That’s what happened when I mentioned in passing that I had been refused a taxi at Carmarthen train station, on my way to a meeting (it was a short fare, I offered a decent trip but he didn’t want to lose his place in the queue – of three taxis …)

My post was actually about The Teenager and whether he (and the cat) would survive me being away for one night.

The media picked up on it and long story short, I won the case against the taxi driver, after enduring a gruelling grilling from the Licensing Committee (the driver denied the altercation ever took place – CCTV proved otherwise).

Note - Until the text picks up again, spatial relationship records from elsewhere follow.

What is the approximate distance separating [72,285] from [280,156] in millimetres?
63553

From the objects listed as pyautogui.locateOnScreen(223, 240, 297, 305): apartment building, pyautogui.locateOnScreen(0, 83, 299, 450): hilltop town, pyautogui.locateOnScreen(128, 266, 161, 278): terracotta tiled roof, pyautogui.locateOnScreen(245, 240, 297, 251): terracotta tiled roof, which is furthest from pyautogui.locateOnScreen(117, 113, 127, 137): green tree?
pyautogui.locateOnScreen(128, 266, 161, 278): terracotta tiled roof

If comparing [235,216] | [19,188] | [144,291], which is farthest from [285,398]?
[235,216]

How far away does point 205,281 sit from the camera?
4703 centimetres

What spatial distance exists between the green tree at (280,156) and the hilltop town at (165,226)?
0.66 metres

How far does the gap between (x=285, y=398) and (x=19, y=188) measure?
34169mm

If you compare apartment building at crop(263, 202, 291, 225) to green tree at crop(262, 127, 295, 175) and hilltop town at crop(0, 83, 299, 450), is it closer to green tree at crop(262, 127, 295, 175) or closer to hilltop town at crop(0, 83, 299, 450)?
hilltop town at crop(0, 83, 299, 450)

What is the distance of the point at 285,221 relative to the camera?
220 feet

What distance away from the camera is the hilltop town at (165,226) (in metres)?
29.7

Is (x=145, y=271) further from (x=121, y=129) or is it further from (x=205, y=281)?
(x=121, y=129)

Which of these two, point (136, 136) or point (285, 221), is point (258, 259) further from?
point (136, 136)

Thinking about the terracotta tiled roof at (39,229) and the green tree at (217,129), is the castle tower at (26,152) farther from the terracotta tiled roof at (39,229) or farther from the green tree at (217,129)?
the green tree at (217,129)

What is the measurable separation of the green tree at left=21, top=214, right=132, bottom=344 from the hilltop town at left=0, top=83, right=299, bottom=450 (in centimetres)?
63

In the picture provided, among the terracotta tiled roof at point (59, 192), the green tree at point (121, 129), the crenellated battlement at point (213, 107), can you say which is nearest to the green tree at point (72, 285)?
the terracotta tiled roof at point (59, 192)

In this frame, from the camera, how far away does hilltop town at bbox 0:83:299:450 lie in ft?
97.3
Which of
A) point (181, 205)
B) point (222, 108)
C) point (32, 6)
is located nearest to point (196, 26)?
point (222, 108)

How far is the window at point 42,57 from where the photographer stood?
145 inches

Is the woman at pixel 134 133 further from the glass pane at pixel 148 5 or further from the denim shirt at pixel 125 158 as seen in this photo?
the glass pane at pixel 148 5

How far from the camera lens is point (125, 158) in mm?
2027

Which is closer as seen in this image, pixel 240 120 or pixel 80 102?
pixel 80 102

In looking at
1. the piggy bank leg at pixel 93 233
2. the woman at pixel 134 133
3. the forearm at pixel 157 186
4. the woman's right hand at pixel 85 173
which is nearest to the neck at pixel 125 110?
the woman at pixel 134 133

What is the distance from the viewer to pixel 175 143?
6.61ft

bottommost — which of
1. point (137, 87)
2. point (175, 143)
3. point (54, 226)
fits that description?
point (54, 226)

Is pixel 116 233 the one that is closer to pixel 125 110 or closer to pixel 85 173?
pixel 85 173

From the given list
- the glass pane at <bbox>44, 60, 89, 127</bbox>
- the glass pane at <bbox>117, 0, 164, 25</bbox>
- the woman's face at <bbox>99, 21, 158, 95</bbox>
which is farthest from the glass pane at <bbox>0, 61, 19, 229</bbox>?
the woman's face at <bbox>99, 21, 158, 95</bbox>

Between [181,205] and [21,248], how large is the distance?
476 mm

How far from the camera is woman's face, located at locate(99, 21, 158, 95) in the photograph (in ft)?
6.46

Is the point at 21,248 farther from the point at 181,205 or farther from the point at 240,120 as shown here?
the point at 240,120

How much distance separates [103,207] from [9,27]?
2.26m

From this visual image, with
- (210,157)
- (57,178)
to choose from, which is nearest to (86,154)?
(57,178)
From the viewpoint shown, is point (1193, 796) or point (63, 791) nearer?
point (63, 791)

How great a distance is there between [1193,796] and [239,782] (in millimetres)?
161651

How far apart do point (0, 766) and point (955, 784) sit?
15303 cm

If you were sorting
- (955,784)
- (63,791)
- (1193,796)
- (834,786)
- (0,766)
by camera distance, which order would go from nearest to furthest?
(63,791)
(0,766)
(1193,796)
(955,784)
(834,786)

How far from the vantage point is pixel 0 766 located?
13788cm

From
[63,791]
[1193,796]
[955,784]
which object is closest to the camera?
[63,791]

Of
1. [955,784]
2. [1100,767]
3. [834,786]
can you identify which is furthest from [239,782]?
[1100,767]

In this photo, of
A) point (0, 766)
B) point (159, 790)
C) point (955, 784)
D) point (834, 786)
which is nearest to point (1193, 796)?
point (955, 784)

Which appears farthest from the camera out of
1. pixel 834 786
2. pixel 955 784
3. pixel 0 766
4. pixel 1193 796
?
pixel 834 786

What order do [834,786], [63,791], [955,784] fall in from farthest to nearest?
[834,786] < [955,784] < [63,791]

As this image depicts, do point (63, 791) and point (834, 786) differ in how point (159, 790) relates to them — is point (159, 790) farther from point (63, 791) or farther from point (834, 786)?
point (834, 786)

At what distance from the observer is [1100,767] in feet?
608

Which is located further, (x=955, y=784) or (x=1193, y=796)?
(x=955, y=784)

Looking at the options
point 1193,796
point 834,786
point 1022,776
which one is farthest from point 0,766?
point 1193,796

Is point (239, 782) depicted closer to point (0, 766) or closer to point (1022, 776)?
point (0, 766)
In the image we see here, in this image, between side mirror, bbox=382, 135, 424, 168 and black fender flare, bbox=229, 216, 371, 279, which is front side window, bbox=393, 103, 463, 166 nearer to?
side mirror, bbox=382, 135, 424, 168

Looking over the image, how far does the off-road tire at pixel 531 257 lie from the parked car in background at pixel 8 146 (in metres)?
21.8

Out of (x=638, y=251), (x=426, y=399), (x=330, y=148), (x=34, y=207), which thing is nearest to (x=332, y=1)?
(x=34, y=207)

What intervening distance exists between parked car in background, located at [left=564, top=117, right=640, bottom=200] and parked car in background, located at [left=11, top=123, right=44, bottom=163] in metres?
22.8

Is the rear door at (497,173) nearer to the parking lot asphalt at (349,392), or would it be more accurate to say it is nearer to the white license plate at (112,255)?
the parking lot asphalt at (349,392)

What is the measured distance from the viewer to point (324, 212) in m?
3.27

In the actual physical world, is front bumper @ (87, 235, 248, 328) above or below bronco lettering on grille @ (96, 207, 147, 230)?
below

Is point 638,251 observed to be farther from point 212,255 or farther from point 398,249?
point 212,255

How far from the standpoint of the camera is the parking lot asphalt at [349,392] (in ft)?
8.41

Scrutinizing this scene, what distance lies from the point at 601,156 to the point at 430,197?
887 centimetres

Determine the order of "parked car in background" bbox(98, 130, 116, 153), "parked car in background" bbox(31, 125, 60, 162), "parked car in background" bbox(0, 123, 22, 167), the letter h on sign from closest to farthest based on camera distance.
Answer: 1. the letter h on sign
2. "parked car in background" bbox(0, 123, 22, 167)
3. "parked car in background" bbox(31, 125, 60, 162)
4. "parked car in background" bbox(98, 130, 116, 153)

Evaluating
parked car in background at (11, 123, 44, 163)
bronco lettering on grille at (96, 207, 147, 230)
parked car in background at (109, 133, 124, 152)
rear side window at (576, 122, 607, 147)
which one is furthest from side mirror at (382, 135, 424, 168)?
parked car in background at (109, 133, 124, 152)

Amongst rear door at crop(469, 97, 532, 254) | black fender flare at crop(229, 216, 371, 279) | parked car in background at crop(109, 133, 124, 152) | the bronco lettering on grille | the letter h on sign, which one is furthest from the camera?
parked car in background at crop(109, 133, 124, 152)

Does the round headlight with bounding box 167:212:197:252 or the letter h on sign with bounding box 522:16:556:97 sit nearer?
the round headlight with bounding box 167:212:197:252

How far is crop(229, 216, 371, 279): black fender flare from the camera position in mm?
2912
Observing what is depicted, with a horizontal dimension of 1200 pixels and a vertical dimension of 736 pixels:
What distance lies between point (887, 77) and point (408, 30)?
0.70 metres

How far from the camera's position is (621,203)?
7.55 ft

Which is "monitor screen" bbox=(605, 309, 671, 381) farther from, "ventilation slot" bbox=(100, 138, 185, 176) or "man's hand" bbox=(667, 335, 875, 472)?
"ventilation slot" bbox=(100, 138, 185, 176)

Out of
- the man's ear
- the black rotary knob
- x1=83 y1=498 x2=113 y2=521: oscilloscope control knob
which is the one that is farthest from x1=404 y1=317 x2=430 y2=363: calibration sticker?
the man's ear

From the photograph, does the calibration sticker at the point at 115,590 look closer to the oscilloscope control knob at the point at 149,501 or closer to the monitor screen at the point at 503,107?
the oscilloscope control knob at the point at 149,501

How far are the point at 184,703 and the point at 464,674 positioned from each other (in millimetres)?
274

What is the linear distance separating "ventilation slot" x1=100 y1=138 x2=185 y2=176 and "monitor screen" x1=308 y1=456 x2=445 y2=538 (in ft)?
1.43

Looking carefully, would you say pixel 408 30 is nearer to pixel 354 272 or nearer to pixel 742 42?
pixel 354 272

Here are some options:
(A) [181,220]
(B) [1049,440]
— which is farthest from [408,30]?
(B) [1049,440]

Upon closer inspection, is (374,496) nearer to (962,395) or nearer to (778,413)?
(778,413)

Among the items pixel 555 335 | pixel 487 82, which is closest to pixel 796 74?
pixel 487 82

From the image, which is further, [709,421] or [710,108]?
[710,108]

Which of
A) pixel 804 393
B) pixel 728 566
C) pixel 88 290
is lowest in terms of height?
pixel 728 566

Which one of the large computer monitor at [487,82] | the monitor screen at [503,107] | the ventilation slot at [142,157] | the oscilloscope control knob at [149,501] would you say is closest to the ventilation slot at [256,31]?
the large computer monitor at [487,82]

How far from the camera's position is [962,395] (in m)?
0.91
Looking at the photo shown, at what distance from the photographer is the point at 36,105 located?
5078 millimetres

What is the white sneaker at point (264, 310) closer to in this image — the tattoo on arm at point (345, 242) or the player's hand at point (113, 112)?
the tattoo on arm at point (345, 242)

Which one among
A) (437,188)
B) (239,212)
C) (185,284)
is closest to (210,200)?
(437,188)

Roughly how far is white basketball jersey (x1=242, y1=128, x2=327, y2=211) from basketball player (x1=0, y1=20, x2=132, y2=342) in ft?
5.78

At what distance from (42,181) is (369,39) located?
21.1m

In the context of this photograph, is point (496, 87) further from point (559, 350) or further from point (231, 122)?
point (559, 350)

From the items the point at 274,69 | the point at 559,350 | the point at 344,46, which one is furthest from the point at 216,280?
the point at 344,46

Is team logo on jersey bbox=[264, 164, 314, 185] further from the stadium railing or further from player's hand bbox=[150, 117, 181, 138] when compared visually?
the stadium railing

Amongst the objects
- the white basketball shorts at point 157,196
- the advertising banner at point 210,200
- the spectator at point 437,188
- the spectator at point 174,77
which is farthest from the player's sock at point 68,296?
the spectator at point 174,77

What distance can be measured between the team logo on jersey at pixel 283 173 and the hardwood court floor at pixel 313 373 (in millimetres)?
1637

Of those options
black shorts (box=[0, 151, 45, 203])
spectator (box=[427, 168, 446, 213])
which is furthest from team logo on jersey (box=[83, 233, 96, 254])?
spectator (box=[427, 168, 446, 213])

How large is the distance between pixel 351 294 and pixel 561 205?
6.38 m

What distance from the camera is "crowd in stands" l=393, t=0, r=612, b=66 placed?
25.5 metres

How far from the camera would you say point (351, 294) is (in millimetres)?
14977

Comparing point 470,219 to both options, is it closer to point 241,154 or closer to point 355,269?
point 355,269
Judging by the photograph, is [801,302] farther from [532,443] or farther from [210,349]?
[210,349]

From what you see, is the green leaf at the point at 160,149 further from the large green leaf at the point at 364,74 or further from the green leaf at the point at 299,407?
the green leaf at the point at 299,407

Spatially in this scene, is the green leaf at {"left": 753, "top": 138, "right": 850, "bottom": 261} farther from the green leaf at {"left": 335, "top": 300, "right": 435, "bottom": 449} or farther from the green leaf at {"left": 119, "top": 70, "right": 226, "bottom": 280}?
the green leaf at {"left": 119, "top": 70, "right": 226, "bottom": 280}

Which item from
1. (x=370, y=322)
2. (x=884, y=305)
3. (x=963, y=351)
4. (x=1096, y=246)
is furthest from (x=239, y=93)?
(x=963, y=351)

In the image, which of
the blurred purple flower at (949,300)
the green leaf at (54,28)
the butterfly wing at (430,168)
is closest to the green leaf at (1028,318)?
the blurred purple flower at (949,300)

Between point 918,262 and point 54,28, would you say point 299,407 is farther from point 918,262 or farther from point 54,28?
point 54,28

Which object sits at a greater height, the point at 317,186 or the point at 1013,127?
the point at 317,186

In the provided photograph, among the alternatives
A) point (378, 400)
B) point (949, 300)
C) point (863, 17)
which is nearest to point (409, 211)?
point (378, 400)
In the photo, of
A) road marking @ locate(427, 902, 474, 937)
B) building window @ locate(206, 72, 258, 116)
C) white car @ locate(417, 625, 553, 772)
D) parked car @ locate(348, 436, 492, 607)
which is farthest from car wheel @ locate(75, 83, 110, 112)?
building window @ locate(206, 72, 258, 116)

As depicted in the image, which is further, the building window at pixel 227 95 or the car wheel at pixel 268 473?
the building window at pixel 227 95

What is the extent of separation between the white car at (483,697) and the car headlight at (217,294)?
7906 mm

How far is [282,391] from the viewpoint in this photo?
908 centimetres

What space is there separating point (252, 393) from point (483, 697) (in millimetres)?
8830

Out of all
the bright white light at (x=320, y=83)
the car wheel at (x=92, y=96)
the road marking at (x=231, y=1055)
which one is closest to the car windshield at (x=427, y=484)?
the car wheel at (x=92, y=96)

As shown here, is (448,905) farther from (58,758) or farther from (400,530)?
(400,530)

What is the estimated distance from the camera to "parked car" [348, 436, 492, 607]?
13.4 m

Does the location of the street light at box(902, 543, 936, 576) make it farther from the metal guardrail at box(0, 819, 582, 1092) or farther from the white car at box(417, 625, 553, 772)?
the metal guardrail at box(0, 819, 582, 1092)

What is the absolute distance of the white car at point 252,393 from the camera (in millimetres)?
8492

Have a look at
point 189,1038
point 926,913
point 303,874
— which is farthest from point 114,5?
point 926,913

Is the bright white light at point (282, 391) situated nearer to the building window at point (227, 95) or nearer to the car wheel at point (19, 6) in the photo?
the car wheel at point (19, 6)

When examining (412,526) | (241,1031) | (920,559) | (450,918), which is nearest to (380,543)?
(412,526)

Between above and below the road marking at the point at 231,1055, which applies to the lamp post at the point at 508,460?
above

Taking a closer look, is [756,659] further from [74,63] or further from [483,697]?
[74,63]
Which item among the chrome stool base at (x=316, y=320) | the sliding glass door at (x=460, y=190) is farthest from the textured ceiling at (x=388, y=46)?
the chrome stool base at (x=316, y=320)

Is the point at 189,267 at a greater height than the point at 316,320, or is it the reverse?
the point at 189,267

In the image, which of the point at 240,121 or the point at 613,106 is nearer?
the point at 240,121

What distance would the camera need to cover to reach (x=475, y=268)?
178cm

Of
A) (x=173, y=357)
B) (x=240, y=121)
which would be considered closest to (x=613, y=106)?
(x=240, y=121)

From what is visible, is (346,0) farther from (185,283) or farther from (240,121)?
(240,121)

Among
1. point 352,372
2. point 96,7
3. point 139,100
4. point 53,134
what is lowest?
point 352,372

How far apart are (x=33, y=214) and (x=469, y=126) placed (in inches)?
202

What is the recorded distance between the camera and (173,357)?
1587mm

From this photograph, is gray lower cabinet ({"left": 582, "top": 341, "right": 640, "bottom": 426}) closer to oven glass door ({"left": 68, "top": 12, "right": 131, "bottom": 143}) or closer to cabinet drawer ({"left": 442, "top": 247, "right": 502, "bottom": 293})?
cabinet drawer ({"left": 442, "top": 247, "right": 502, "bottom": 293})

It was uncomfortable to say the least and I asked for him not to be punished unduly (this was Christmas, a prime season for taxis). All I wanted was a little more awareness.

I spoke on the radio, appeared in news articles and was filmed at home during a relapse – hence my stunned, pale face. Not helped by the fact that I was wearing a white blouse.

Anyway, I am now a finalist for the MS Awards, in the Campaigner category, and a big thank you to whoever nominated me. I’m due to go to London on Thursday evening, ready for the ceremony on Friday. However, I’m a little wary as, well, um, I’m big. Huge.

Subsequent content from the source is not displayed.